NEW AND EXCITING DEVELOPMENTS IN IVF PROCESS
Preimplantation genetic diagnosis is one of the most important developments in reproductive technology, helping identify genetic defects within embryos and prevent certain diseases or disorders from being passed on to the child.
What is PGD (Preimplantation Genetic Diagnosis)?
Major improvements in the pre-implantation genetic testing technologies have been developed in the last decade. Preimplantation genetic testing is the sophisticated process of removing a cell from an in vitro fertilization embryo for genetic testing before transferring the embryo to the uterus.
Thanks to PGD, we can prevent serious heritable genetic diseases, thereby eliminating the dilemma of pregnancy termination following unfavorable prenatal diagnosis.
When and how is PDG performed?
Preimplantation genetic diagnosis (PGD) is recommended to couples going through IVF cycles—specifically to couples using the intracytoplasmic sperm injection (ICSI) process—to eliminate the risk of transmitting a known genetic abnormality to their children. Only healthy and normal embryos are transferred into the mother’s uterus, thus diminishing the risk of inheriting a genetic abnormality and late pregnancy termination. During the in vitro fertilization, more than one eggs are collected surgically after ovarian stimulation and the triggering of ovulation. Preimplantation genetic diagnosis or the genetic testing of the embryo can be done at the cleavage (growing) stage, where one to two cells (from the 6-10 cells of the embryo) may be removed from the embryo without detriment. The cells are then sent to a special laboratory that will test for specific genetic diseases and chromosome abnormalities using the most advanced techniques. PGD testing is able to detect the most common chromosome abnormalities, including Down syndrome, Trisomy 18, Trisomy 13, cystic fibrosis, thalassemia, sickle cell disease, and sex chromosome anomalies, in order to reduce the risk of having an affected pregnancy or child.
To eliminate the errors that are rarely observed during PGD examination, a method known as Comparative Genomic Hybridization (CGH) was developed, allowing for the evaluation of every chromosome in a cell by comparing it to other, healthy chromosomes. CGH can be performed at a later stage, 5-6 days after fertilization (at the blastocyst stage), although it is not generally advisable; this particular technique has been shown in several studies to be detrimental to embryo development. The first report of preimplantation genetic testing in humans with a pregnancy resulting was published in 1990, while in Greece the procedure takes place for almost a decade now, at specialized clinics. The potential risks concern mainly the status of the embryo after the PGD examination. According, however, to the European statistics (ESHRE), in 97% of the cases, the removal of cells did not harm the foetus and there is no evidence of birth of abnormal children as a result of embryo biopsy.
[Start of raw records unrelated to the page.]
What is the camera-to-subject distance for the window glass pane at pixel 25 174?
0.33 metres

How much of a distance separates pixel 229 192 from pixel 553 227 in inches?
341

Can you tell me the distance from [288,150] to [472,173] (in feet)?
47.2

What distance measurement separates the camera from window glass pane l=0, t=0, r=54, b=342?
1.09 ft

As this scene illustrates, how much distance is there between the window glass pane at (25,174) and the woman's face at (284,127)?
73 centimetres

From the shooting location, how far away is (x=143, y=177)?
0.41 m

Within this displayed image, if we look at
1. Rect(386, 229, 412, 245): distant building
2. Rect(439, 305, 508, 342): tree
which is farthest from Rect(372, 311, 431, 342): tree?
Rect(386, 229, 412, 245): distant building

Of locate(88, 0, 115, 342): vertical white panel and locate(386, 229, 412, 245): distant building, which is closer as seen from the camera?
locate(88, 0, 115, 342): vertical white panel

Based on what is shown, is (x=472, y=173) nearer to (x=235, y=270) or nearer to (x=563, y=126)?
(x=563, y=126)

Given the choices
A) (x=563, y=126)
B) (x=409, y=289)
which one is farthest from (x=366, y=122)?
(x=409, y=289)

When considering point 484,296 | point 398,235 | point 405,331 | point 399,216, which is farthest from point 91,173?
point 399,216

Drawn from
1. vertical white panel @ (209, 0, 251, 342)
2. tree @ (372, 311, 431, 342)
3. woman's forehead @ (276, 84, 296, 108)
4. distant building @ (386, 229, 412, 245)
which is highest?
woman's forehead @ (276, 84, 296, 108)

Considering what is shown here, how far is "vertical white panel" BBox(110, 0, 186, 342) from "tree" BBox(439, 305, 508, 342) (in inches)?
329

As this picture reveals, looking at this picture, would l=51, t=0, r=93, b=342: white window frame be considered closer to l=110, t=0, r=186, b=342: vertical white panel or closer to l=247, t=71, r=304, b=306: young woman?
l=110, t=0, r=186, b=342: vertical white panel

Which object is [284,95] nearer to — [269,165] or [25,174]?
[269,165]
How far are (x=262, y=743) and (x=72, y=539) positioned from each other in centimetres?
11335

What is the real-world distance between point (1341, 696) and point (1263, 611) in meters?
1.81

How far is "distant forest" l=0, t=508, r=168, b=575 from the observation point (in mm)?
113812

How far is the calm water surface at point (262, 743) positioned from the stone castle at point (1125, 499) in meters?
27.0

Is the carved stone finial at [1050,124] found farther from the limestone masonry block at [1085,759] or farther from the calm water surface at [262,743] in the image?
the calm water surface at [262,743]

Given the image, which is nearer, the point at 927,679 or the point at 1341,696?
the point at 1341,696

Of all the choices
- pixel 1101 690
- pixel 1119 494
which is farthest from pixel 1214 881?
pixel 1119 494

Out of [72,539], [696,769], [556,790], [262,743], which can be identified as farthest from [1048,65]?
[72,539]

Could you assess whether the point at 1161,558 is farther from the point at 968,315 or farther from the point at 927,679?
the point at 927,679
PGD can also help determine the gender of the embryo (although not specific characteristics such as eye and hair color, IQ, etc.). Nowadays, science allows gender selection, and one can be 99% sure that the results of the embryo biopsy will represent the ultimate genetics of the foetus and subsequent baby.
However, we should state that according to paragraph 26 of Law 3305/2005, gender selection is only allowed for serious medical conditions. Such conditions include couples that one of them has a chromosomal arrangement called a balanced translocation. When the chromosomes in their sperm or eggs join with those of their partner in the fertilized embryo, they have a high percentage of children with chromosomal abnormalities. This is another situation where PGS can help. Although, gender selection for social reasons (e.g. for family balancing) is illegal, it should not be considered unethical. While many have considered stem cells to be the next frontier of modern medicine, reproductive technology may offer hope to many individuals suffering with rare and unique genetic diseases. PGD can, therefore, also be used for “savior siblings”, to create, in other words, a sibling for the purpose of providing biological material (bone marrow, blood, etc.) that can help treat or cure an existing terminally ill child. While there are banks of tissues and cells and records of potential donors, sometimes doctors can’t treat a patient because they can’t find a suitable match.
The people most likely to have an identical tissue type to the patient are their brothers and sisters, hence the term “savior sibling”. Multiple embryos are created and preimplantation genetic diagnosis is used to detect and select the ones that are free of a genetic disorder and that are also a HLA match for an existing sibling who requires a transplant. Upon birth, stem cells are harvested from the child’s umbilical cord to aid the other child. Thee baby is in no way harmed.